> _Selected passage_
Exceptional customer service must begin with a well-oiled internal system.

So how do we make sure that our systems and processes are aligned with what our customers need and want?

Here are three of the many important factors that we have to consider.

As we open the New Year, we all wish to do better with our businesses. We know that one of the more important factors to put focus on is customer service.

In our earlier post, we defined customer service as the total customer experience with our brands.

Customer service is a practice that ensures our customers experience unique and personalized connection with our products and services from the beginning until the end of every transaction. It is how we develop our consumers’ personal relationship with or brands.

As we have suggested, customer service is how we design our consumers’ journey from information gathering, purchase, and post purchase, to be as easy as possible, as pleasant and productive as possible.

The question now is, how do we develop good customer service in our businesses?

The answer could be this: customer service begins with a customer focused system.

So how do we make sure that our systems and processes are aligned with what our customers need and want?

Here are three of the many important factors that we have to consider:

1. Build in the right features that are relevant to the customers

To our customers, the primary reason why they do business with us is for them to be able to address their specific concerns. In the supermarket, they choose our brand over an ocean of other brands along the aisle; they remember our home delivery numbers or choose to key in our websites, among the many options that they have. For a reason: they perceive our products to be the solution to their pressing needs.

Customers only willingly do businesses with the brands that they trust and have grown to be in love with. They rarely do business with cold and distant strangers.

Trust and love, are products of repeated pleasant customer experience. Pleasant customer experience is determined by the quality of products and services that we provide them. Relevant and pertinent quality that we provide to our customers establish brand affinity.

Relevant quality, more importantly, determines our level of service to our customers. This includes product value, ease of use, and product/service experience. Relevant quality means building in product and service features that are most important to the buyers, not necessarily what we deem as important.

We should not forget the fact that we do not just sell hammers – we sell solutions. It may be to help build a dream house, put together a little girl’s doll house, or help build a young man’s dream of opening a neighborhood store.

Or maybe, if we are in the airline business, we do not only satisfy the need to travel but we provide for our customers opportunities to discover a whole new wide world, of opening doors in a new land, or maybe coming home and reunite with loved ones.

By designing our products and services to provide relevant and quality solutions, we must consider how they are to be used. We must understand how our consumers intend to use the product. This establishes the groundwork for good customer service.

> _Exercise data_
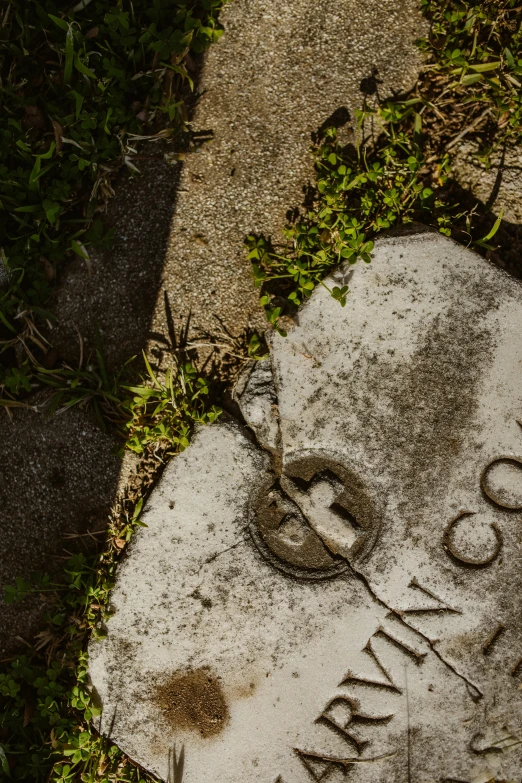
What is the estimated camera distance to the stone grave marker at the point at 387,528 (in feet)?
7.26

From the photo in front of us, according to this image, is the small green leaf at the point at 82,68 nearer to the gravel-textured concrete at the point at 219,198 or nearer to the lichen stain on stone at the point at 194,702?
the gravel-textured concrete at the point at 219,198

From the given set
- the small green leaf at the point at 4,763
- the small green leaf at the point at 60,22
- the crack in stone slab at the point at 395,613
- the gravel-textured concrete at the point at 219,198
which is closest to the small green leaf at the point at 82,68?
the small green leaf at the point at 60,22

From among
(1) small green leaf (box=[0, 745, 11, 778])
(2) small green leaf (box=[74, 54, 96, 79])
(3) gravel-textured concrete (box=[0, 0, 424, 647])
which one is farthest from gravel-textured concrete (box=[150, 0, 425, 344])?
(1) small green leaf (box=[0, 745, 11, 778])

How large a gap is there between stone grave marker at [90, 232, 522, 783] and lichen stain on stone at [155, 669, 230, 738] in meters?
0.02

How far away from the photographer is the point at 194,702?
7.38 feet

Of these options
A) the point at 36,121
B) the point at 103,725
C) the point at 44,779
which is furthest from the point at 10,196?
the point at 44,779

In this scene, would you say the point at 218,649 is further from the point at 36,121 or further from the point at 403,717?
the point at 36,121

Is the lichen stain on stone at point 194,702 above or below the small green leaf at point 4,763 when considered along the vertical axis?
above

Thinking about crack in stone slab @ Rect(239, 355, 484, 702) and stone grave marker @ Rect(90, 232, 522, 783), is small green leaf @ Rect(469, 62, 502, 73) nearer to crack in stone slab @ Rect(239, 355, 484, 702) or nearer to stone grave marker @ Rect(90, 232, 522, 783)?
stone grave marker @ Rect(90, 232, 522, 783)

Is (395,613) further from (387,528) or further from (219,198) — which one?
(219,198)

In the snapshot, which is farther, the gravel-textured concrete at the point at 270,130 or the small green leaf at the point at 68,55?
the gravel-textured concrete at the point at 270,130

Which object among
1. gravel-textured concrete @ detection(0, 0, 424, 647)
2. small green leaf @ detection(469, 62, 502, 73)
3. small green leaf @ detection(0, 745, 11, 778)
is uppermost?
small green leaf @ detection(469, 62, 502, 73)

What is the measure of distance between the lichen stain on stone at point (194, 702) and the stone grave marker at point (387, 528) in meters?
0.02

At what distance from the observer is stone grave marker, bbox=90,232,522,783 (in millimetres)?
2213
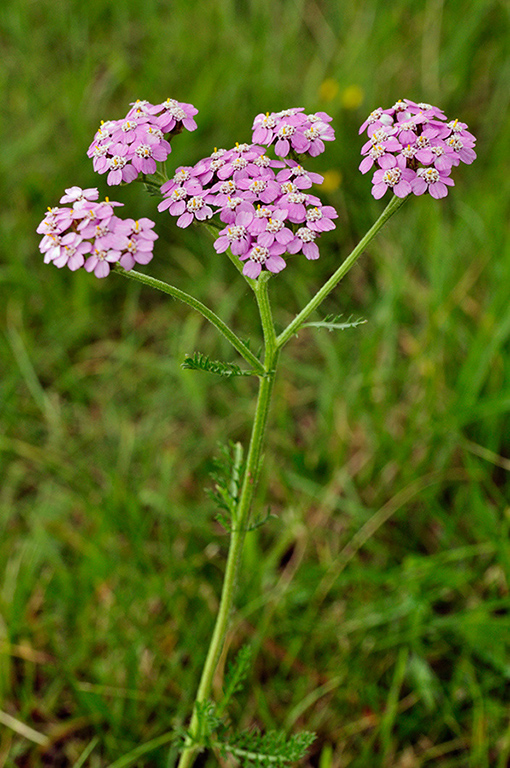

> _What you will do_
1. Please revise the customer service passage from "As we have suggested, customer" down to "in our businesses?", replacing "journey" with "path".
2. According to the customer service passage, what three stages make up the consumers' journey?
The items aren't needed for anything here.

> _Task solutions_
1.
As we have suggested, customer service is how we design our consumers’ path from information gathering, purchase, and post purchase, to be as easy as possible, as pleasant and productive as possible.

The question now is, how do we develop good customer service in our businesses?

2. Information gathering, purchase, and post purchase.